Com curadoria do premiado ilustrador e artista brasileiro, Fernando Vilela, se realiza pela primeira vez no Brasil uma exposição a partir do Catálogo Ibero-América Ilustra. O projeto editorial criado e desenvolvido anualmente, desde 2010, pela Fundação SM em parceria com a FIL Guadalajara, que já reuniu mais de 300 artistas, destaca os talentos ibero-americanos no campo do livro ilustrado. “Essas narrativas sem palavras – as vezes oníricas, enigmáticas, irônicas ou reflexivas – apontam caminhos experimentais mostrando que a potência da ilustração ibero-americana faz com que ela seja uma importante vertente do território da arte contemporânea”, afirma Vilela.

O curador selecionou entre as nove edições do Catálogo, 40 obras de 12 ilustradores provenientes de 9 países, ressaltando que, apesar do ecletismo deste conjunto, os trabalhos estabelecem diálogos entre si sob conceito da invenção gráfica. “As ilustrações dessa mostra escapam de uma representação de viés naturalista, assumindo a superfície plana bidimensional, utilizando sobreposições, justaposições, mesclando as linguagens da colagem, da gravura, da pintura, do desenho e do uso de técnicas digitais”, completa Vilela.

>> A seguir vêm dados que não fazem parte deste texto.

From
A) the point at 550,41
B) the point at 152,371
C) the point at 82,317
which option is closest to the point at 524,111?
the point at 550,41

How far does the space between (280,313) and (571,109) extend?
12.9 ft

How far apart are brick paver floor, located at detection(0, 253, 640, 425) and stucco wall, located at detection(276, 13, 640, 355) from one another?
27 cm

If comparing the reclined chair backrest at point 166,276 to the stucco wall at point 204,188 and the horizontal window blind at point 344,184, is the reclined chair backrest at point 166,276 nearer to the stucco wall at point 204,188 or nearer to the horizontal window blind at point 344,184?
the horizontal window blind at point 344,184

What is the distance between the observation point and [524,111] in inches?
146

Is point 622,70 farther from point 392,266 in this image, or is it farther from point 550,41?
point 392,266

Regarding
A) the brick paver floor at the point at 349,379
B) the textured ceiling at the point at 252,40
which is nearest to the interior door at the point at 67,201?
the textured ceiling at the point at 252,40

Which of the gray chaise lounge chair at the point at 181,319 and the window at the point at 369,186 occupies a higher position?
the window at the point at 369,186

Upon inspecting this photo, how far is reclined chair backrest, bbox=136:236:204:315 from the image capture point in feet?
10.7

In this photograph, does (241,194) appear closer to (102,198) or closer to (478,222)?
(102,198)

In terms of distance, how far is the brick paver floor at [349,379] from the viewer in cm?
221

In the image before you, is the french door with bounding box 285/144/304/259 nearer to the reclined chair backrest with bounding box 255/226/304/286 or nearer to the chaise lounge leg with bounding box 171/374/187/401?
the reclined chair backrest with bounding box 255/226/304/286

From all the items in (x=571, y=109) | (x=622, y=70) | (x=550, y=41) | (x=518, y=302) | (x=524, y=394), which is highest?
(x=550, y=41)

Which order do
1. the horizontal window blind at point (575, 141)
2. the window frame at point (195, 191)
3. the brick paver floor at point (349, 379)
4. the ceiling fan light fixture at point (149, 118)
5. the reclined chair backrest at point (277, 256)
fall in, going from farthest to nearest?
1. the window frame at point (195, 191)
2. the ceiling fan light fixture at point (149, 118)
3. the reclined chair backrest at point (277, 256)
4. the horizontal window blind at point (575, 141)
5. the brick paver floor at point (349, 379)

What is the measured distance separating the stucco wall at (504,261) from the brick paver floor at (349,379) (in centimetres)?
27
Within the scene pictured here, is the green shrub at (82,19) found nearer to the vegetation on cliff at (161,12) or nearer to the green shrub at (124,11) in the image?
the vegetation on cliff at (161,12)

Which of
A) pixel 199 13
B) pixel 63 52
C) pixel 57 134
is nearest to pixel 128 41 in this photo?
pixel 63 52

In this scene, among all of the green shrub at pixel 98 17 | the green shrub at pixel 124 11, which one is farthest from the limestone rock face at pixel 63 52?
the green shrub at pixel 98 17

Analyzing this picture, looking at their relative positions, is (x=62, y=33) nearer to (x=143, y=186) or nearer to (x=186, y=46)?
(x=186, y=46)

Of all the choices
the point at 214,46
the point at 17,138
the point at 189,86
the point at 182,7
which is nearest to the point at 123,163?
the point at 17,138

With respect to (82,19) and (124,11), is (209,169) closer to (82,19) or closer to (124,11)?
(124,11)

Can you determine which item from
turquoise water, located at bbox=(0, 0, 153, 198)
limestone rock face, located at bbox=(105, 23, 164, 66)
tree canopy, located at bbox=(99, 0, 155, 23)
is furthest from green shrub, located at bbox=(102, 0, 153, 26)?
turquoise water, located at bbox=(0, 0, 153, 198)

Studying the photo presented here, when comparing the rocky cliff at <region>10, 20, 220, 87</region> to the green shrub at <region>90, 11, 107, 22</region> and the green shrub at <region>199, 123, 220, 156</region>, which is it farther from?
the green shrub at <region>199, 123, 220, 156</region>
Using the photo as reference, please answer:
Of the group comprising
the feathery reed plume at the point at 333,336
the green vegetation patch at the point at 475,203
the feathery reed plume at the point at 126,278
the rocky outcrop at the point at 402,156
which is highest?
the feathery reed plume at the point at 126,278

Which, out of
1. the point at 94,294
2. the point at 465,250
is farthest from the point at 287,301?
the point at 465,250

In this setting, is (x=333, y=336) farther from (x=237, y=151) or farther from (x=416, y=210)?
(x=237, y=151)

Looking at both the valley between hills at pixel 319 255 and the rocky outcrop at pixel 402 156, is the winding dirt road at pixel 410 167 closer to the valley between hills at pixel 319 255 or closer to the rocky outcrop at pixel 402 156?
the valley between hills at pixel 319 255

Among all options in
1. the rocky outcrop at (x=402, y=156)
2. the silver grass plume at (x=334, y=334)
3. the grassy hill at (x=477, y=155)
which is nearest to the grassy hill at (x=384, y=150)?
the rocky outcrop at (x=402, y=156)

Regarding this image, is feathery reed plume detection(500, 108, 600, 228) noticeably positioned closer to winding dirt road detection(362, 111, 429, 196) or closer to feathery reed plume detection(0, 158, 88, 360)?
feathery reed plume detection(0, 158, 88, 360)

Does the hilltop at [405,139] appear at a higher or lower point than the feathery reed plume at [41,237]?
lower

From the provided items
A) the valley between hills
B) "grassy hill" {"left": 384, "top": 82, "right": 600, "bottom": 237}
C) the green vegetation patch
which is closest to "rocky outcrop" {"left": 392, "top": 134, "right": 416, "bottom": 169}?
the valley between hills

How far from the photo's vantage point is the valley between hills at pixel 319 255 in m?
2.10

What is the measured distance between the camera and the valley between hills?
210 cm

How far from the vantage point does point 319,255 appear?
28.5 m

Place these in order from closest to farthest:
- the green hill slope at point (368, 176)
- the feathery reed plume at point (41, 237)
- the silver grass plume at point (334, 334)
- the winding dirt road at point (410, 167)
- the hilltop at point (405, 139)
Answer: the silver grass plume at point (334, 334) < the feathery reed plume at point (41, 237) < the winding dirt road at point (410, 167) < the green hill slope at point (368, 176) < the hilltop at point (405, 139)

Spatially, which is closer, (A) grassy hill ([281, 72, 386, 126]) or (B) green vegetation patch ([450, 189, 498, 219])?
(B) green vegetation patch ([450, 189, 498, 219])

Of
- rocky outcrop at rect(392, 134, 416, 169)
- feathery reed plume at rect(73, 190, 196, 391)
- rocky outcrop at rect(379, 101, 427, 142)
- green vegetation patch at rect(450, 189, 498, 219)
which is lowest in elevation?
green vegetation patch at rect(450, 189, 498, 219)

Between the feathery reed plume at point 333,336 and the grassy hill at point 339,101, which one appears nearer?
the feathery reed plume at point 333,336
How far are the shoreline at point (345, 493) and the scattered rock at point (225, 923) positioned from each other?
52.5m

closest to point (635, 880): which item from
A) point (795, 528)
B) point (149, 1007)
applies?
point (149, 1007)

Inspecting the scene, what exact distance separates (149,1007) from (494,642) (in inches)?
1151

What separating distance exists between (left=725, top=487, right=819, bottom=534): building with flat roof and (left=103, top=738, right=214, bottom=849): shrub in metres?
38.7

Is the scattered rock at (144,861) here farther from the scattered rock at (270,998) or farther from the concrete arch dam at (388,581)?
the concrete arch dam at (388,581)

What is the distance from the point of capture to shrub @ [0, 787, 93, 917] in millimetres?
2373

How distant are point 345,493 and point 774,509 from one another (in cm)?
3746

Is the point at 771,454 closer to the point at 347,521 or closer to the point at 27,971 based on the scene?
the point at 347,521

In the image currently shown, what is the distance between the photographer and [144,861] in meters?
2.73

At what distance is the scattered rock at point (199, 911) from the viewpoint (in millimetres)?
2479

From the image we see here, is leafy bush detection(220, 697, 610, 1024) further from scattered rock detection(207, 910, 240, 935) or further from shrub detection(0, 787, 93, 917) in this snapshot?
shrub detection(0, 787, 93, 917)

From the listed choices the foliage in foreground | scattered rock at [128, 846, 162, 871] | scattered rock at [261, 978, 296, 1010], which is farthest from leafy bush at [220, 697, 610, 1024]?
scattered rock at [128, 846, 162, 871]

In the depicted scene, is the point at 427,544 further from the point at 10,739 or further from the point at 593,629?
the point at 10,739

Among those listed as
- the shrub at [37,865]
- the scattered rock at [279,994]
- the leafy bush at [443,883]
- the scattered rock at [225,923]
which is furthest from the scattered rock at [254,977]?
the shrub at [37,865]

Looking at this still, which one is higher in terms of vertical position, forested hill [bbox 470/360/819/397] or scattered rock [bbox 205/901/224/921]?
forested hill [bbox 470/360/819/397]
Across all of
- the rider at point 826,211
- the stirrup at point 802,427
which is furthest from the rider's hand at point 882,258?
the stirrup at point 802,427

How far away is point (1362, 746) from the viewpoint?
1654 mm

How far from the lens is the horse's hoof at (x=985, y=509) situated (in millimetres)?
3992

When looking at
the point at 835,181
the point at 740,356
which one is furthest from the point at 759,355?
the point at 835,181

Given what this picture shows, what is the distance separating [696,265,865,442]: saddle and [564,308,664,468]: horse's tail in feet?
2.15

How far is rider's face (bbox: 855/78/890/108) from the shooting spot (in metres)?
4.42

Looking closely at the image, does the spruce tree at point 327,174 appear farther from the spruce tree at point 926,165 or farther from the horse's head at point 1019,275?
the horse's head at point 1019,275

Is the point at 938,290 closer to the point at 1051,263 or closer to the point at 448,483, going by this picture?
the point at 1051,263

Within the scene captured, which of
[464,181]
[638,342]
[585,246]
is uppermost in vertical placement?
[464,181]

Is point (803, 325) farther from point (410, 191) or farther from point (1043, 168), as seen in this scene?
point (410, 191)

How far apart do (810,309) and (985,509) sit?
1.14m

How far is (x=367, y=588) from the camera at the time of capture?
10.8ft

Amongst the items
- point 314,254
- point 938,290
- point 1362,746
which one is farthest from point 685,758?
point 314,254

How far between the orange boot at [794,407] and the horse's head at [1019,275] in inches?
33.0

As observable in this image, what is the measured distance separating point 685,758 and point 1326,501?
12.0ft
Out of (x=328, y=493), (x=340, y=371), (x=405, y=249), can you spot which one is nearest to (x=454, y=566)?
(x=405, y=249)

Fazem parte da mostra: Ixchel Estrada, México (2011); Joan Negrescolor, Espanha (2013); María Luque, Argentina (2013); Roger Ycaza_Equador (2014); Manuel Marsol, Espanha (2014); Marta Madureira, Portugal (2015); Laerte Silvino, Brasil (2015); Amanda_Mijangos, México (2016); Matías Acosta, Uruguai (2017); Catalina Carvajal, Colômbia (2018); Sol Undurraga, Chile (2018); e Juan Bernabeu, Espanha (2018).

Para o curador, o artista é o roteirista de suas sequências narrativas, que são um jogo com regras próprias em que o suporte plano onde ele atua se torna uma mesa de operações. “Ao definir um mundo gráfico particular, o ilustrador, como um diretor de cinema, escolhe os pontos de vista das cenas e seus enquadramentos, como um escultor, modela o corpo dos seus atores; é o figurinista dos seus personagens, o cenógrafo e iluminador de seus ambientes e o fotógrafo de suas paisagens”, pondera.